### What you are asked to do
Starting with the line that contains "Can we say [89,40]", reproduce each line through the end of the entries exactly as written.

### Available data
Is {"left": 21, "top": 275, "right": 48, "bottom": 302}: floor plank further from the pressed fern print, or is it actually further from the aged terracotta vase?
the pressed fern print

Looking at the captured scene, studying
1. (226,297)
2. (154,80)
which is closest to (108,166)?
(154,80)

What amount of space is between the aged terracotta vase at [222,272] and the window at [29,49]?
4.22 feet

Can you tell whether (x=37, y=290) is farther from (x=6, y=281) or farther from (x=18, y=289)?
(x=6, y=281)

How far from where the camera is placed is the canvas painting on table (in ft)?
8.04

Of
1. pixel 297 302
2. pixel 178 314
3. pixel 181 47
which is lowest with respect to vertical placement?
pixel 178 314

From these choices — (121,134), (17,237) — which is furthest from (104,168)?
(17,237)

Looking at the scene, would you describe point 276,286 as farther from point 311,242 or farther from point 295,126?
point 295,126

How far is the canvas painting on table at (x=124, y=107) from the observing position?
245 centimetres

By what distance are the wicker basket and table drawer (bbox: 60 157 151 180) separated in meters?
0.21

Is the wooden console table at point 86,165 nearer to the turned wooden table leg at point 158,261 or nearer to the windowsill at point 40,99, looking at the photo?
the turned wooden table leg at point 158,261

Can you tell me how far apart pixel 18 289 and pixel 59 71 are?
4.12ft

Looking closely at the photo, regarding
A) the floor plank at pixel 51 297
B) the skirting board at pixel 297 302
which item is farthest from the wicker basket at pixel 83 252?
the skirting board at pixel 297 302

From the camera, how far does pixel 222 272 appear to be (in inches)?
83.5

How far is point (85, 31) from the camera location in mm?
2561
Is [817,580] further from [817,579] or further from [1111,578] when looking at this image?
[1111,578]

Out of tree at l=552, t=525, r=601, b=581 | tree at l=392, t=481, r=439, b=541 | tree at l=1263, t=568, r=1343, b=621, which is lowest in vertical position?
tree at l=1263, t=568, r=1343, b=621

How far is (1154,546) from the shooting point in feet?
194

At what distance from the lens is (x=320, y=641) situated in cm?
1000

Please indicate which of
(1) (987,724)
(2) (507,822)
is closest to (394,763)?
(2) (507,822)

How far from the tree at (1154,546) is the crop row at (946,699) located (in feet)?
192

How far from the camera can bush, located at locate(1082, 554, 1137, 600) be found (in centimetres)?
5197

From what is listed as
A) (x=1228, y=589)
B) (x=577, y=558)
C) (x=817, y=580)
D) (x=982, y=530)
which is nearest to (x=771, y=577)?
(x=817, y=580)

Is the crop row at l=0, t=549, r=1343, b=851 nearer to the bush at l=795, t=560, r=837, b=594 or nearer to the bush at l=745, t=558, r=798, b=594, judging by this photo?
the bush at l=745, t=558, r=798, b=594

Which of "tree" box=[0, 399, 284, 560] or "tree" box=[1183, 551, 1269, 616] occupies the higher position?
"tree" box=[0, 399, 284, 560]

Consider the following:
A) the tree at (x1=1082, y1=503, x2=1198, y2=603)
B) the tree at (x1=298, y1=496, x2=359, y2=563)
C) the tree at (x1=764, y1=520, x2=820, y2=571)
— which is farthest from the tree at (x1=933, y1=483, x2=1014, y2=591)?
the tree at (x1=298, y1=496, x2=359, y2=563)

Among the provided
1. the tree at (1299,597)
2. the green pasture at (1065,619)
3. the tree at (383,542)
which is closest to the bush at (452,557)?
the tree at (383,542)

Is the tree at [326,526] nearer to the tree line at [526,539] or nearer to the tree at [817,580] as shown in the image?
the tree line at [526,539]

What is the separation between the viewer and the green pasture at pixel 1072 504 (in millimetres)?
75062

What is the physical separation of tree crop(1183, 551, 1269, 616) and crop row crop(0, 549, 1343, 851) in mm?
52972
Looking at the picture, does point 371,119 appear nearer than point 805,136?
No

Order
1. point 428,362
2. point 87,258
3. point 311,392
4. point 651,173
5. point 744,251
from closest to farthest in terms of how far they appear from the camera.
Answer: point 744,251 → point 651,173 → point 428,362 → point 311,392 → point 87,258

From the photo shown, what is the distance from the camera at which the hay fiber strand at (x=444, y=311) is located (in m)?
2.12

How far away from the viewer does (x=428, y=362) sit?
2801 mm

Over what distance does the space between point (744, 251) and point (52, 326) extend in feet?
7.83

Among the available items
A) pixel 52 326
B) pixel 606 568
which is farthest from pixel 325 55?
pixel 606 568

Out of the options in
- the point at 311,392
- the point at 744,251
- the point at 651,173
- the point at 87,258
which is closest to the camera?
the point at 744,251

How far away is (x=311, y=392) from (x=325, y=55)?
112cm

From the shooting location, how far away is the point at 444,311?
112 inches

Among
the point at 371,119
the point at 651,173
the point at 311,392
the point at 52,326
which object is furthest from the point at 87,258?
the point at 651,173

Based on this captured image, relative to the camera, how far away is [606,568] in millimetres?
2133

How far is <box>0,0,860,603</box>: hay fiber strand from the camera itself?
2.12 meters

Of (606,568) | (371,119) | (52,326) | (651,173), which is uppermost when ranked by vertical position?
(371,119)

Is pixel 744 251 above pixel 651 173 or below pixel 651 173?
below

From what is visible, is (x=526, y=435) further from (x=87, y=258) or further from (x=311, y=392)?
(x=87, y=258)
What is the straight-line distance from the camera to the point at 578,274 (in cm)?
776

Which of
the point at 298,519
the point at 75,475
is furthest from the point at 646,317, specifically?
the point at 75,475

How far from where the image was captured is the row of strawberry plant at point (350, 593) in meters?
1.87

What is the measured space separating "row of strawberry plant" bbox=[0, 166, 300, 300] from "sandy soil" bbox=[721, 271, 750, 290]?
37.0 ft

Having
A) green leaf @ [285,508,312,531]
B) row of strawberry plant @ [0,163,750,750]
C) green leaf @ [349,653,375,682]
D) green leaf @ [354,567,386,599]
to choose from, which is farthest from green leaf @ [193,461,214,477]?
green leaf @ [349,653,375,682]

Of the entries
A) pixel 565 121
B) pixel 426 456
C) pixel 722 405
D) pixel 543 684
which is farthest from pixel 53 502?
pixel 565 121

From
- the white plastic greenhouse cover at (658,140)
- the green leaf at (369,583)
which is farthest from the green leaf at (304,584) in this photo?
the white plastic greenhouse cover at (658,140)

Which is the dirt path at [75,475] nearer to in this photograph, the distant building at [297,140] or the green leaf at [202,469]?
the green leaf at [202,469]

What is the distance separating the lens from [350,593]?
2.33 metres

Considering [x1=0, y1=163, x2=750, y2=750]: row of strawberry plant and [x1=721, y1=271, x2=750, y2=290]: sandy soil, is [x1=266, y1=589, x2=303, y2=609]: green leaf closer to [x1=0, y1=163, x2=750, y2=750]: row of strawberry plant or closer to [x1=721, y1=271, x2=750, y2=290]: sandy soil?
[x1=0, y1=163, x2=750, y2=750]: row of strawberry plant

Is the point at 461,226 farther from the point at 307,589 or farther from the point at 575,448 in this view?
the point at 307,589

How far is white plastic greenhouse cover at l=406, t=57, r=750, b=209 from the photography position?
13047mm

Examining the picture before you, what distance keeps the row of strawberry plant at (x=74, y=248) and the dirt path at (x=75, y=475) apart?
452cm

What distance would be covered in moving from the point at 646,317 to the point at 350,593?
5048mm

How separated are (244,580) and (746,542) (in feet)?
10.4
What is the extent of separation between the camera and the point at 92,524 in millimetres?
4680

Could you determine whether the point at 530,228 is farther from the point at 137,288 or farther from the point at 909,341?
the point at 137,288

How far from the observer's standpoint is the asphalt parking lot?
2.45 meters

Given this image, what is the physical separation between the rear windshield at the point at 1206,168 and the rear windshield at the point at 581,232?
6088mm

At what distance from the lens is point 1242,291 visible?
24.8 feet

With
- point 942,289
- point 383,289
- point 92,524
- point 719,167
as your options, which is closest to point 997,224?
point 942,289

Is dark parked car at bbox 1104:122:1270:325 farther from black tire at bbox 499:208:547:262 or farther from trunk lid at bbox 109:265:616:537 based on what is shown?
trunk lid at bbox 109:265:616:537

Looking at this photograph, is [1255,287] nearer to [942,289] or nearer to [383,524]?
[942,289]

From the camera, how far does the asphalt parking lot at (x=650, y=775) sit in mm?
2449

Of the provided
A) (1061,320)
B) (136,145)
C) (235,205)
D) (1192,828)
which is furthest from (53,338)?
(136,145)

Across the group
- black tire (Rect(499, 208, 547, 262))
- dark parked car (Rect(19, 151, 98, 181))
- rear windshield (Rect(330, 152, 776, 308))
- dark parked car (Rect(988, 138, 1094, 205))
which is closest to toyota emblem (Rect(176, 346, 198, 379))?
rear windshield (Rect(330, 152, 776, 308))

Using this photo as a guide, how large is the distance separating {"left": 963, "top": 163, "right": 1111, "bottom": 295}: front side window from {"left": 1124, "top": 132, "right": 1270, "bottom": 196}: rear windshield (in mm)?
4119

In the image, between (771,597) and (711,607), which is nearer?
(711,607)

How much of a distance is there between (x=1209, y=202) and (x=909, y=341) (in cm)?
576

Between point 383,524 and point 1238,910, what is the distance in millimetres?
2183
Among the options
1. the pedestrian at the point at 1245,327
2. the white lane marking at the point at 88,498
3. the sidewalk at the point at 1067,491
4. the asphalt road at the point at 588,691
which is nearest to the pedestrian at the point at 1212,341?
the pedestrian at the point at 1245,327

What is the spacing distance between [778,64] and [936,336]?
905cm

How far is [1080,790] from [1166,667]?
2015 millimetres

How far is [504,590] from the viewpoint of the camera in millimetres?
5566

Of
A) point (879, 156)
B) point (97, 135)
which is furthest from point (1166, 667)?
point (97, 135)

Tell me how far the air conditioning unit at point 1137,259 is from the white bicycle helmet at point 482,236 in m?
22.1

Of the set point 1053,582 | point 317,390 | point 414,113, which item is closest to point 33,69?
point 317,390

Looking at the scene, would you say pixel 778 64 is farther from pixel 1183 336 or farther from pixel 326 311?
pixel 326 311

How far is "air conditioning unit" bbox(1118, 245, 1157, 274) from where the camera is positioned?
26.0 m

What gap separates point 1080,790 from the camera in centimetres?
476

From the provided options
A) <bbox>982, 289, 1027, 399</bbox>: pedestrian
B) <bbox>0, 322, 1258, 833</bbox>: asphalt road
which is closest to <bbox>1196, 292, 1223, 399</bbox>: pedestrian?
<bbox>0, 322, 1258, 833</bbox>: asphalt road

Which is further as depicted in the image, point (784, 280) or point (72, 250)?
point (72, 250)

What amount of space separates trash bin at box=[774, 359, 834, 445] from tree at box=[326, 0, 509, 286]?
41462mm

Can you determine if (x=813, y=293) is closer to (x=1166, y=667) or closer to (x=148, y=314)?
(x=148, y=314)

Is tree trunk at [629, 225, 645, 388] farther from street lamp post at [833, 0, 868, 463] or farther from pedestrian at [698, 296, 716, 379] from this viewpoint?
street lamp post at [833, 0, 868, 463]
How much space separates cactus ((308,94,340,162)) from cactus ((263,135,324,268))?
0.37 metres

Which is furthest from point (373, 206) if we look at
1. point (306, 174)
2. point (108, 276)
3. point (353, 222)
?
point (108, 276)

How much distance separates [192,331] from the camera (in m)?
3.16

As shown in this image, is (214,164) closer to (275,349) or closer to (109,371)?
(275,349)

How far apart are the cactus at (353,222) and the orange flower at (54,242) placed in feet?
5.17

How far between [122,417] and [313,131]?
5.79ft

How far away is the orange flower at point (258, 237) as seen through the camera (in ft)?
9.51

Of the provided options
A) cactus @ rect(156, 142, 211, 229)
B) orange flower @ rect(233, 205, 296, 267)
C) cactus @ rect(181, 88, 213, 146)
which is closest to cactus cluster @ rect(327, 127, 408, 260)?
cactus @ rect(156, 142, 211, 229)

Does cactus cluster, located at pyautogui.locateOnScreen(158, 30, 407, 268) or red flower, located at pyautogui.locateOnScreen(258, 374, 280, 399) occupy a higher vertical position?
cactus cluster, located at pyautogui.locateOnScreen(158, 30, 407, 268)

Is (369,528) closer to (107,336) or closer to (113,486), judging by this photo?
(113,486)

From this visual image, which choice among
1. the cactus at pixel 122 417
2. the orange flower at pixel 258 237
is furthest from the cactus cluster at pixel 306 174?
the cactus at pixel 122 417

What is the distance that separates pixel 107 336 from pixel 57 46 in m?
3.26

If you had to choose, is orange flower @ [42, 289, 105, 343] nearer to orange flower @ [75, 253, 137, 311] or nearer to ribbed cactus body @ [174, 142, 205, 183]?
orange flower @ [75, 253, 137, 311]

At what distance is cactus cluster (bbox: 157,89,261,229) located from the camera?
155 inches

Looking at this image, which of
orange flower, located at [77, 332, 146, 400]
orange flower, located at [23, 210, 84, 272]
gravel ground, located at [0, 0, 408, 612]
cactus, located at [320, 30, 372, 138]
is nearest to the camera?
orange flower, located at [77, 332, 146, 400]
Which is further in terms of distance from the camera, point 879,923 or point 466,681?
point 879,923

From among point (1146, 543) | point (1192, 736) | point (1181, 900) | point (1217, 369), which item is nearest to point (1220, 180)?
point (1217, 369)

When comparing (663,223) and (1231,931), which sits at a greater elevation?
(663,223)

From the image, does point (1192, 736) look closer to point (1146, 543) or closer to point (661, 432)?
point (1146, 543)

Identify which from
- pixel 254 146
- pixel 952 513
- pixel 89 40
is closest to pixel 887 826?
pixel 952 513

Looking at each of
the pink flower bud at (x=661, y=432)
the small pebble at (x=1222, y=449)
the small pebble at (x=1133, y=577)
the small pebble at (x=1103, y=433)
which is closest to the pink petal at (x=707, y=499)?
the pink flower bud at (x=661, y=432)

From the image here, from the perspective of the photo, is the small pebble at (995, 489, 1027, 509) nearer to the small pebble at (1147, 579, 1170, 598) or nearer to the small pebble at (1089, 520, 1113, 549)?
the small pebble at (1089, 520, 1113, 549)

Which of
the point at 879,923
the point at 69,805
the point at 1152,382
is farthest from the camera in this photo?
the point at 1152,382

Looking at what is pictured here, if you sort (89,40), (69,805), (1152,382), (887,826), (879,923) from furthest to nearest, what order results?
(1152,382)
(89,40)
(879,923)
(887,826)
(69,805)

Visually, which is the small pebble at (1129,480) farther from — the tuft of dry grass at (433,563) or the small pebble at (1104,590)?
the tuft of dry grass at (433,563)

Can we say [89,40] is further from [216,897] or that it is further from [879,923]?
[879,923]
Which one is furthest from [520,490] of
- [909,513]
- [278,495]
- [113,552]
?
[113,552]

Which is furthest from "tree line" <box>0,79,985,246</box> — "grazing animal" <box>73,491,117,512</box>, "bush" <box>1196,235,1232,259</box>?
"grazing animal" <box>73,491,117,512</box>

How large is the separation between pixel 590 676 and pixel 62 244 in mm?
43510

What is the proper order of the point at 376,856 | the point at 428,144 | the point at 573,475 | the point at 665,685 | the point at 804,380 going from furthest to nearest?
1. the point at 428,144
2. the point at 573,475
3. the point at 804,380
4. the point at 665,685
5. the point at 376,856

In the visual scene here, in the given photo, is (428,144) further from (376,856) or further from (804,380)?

### Output
Can we say [89,40] is further from [216,897] or that it is further from [879,923]?
[879,923]
Which one is furthest from [520,490] of
- [909,513]
- [278,495]
- [113,552]
?
[113,552]

Which is furthest from "tree line" <box>0,79,985,246</box> — "grazing animal" <box>73,491,117,512</box>, "bush" <box>1196,235,1232,259</box>?
"grazing animal" <box>73,491,117,512</box>

How large is the separation between pixel 590 676 and pixel 62 244 in mm?
43510

What is the proper order of the point at 376,856 | the point at 428,144 | the point at 573,475 | the point at 665,685 | the point at 804,380 going from furthest to nearest?
1. the point at 428,144
2. the point at 573,475
3. the point at 804,380
4. the point at 665,685
5. the point at 376,856

In the visual scene here, in the given photo, is (428,144) further from (376,856) or further from (804,380)?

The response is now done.